Consumers fail to realise how much sensitive information they carry in their mobile phones, according to a university study.
Professor Steve Furnell from Plymouth University said that focus groups carried out on the campus showed a worrying trend of users not protecting their data on mobile devices because they did not see any threat.
Responses from the study included phrases such as: 'I'm not sure that anybody would want to steal my information. I don't perceive myself to be that important.'
"But we went through the discussion and asked what would you do if this fell into other people's hands? Would you really want someone else having access to your contact list?
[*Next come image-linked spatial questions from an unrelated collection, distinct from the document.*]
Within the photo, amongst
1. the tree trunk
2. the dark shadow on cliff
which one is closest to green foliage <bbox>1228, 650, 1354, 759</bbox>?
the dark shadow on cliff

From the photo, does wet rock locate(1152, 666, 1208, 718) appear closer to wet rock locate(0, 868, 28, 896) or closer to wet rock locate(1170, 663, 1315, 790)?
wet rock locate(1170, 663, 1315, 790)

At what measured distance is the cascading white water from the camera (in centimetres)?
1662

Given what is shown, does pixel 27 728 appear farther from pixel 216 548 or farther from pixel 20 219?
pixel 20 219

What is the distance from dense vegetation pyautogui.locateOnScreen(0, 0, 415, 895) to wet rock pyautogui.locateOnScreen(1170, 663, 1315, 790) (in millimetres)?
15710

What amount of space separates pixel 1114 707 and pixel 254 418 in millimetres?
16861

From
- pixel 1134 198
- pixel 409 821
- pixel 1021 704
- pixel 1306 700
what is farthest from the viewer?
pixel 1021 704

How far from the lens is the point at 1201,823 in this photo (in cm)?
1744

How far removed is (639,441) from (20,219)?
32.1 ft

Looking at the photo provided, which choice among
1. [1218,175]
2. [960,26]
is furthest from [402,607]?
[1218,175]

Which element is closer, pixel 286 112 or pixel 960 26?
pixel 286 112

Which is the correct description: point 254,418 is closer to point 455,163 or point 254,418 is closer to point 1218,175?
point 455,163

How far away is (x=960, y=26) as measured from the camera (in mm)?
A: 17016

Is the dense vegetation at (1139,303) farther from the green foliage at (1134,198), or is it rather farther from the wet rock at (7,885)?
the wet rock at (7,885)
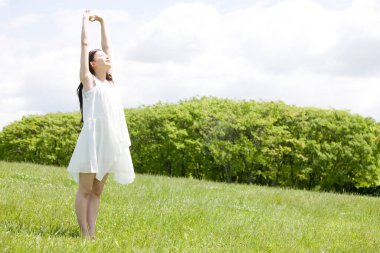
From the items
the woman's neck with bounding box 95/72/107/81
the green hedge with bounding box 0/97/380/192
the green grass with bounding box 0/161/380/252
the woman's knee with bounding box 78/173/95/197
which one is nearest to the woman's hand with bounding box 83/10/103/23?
the woman's neck with bounding box 95/72/107/81

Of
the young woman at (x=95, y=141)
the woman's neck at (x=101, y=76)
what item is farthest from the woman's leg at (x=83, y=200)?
the woman's neck at (x=101, y=76)

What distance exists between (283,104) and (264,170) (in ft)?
10.9

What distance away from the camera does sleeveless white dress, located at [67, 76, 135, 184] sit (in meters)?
6.59

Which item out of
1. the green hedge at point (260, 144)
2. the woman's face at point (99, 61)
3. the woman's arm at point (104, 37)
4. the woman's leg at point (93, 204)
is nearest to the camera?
the woman's leg at point (93, 204)

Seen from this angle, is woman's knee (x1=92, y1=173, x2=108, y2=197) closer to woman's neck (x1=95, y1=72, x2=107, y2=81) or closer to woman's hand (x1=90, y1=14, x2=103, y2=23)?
woman's neck (x1=95, y1=72, x2=107, y2=81)

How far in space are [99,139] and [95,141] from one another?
0.19ft

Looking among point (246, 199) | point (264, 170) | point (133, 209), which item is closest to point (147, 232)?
point (133, 209)

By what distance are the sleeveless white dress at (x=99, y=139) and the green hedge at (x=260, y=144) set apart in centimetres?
1911

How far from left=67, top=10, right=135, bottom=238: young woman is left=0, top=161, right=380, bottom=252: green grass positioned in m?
0.46

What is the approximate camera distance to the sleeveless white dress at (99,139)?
260 inches

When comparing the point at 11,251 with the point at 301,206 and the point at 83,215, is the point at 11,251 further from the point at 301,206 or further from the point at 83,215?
the point at 301,206

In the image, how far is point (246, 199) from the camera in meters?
13.6

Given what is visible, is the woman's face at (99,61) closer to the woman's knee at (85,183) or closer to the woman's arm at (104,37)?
the woman's arm at (104,37)

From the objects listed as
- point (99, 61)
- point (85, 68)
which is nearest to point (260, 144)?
point (99, 61)
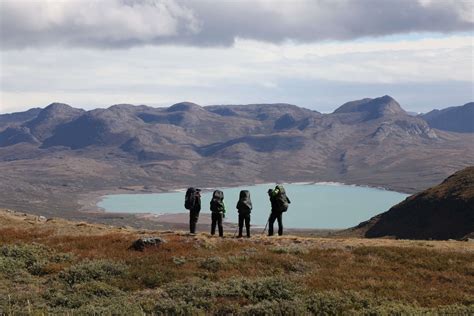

Do you store passwords for services on your device?" said Professor Furnell.
"And we found that the answers were 'Yes I do' and 'No I wouldn't want other people having this' and so their categorisation of what they considered to be sensitive data, and whether their device actually held it, had evolved."
The study found that only 66 per cent of people used a Pin to protect their device, although 45 per cent of those did not bother to change the default number.
Professor Furnell said that the technology exists to protect users, but that they simply did not make use of it.
"You can have stronger protection even now on many types of mobile devices, for example Windows Mobile which will allow you to go beyond the simple four-digit key and use a strong alphanumeric password," he said.
"But because it would be significantly inconvenient, in many cases, although this facility exists, it is not used."